IRD

Curating a CSV batch file

(The key words “MUST”, “MUST NOT”, “REQUIRED”, “SHALL”, “SHALL NOT”, “SHOULD”, “SHOULD NOT”, “RECOMMENDED”, “MAY”, and “OPTIONAL” in this document are to be interpreted as described in RFC 2119.)

These instructions are intended to help with the use of a CSV file, provided to you (as a Responsible Organisation) by the IRD service, so that you can update some information about the repositories listed in the file.

This CSV has been exported from IRD. It contains the most recent information, known to IRD, about repositories in your area of responsibility. It contains 13 columns. Several of the columns are constrained. Some accept only values from a controlled list of allowed values. All of this is detailed in the table (below).

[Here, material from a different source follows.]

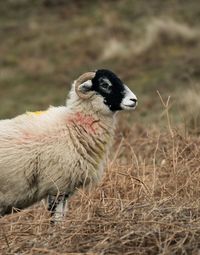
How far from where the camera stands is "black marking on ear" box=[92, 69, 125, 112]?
25.0 ft

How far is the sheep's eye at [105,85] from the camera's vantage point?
7633mm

The values in each row of this file can be edited, constrained by the rules in the table. The file can then be sent back to the IRD in order to update the records there. When you receive the CSV file it will contain records for repositories known to IRD. This means that the first column - ID - contains an ID for each of them. If you edit any value in a row which has one of these IDs then the record in IRD with that ID will be updated with those values.

You MAY also add new rows to the CSV file, if you believe that there is a repository which is not already known to IRD. Such rows will also have values, constrained by the same rules in the table below, but they MUST NOT have an ID. The absence of an ID will cause IRD to create a new record for that repository.

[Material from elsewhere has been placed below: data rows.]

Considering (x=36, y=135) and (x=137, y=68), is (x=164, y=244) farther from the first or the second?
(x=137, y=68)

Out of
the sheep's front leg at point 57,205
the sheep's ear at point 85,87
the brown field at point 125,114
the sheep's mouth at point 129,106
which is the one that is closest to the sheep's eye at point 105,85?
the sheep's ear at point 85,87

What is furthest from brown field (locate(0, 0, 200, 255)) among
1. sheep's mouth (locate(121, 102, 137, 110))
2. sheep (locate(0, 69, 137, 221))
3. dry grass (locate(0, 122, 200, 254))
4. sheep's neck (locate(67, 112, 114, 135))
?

When you submit a CSV file back to the IRD to update records, it will be automatically checked before being processed. The structure of the file MUST exactly match the original file (e.g. the number of columns, the order of the columns, the allowed values in the rows etc.).

If there are rows where no update is required, you MAY include those rows (but this is OPTIONAL). When the CSV file is processed by IRD, any rows which do not require an update to the IRD record are simply ignored.

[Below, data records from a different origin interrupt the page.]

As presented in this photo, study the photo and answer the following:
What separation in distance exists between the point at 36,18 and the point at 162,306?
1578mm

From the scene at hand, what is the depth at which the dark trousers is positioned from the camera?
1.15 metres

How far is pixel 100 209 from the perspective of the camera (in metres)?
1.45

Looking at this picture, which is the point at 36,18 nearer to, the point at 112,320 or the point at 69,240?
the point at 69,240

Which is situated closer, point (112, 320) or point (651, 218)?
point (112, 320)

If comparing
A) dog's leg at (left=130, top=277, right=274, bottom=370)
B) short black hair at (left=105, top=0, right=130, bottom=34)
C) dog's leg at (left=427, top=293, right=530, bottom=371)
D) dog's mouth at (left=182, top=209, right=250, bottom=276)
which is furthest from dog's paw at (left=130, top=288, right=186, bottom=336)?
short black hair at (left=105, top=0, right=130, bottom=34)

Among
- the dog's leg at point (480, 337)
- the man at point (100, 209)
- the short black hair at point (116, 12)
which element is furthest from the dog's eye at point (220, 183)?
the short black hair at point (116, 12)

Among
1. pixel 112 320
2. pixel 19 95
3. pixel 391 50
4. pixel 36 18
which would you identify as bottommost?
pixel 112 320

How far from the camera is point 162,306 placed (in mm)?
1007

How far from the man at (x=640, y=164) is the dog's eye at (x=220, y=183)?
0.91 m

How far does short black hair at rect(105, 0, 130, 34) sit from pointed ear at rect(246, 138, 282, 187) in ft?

If the CSV file contains a row for a repository which you believe no longer exists, then you MUST indicate this by entering the value “archived” in the record_status column.

Summary of process for using the CSV file update

Receive the CSV file from IRD

Check each row (repository) in the file for accuracy of the information

Optionally update any values in this row, according to the constraints and rules described in the table (below)

Add new rows for any new repositories that you think should be included in the IRD

Add values in each new row, according to the rules in the table.

Update the record_status column for each row:

If you think the repository record is complete and accurate, set this value to “reviewed”
If you think this repository is defunct, or should no longer be represented in the IRD for some reason, set this value to “archived”

In the table below, the following terms are used

nil: This indicates a blank, or empty value.

term: This indicates that one value MUST be selected from a controlled list of allowed values.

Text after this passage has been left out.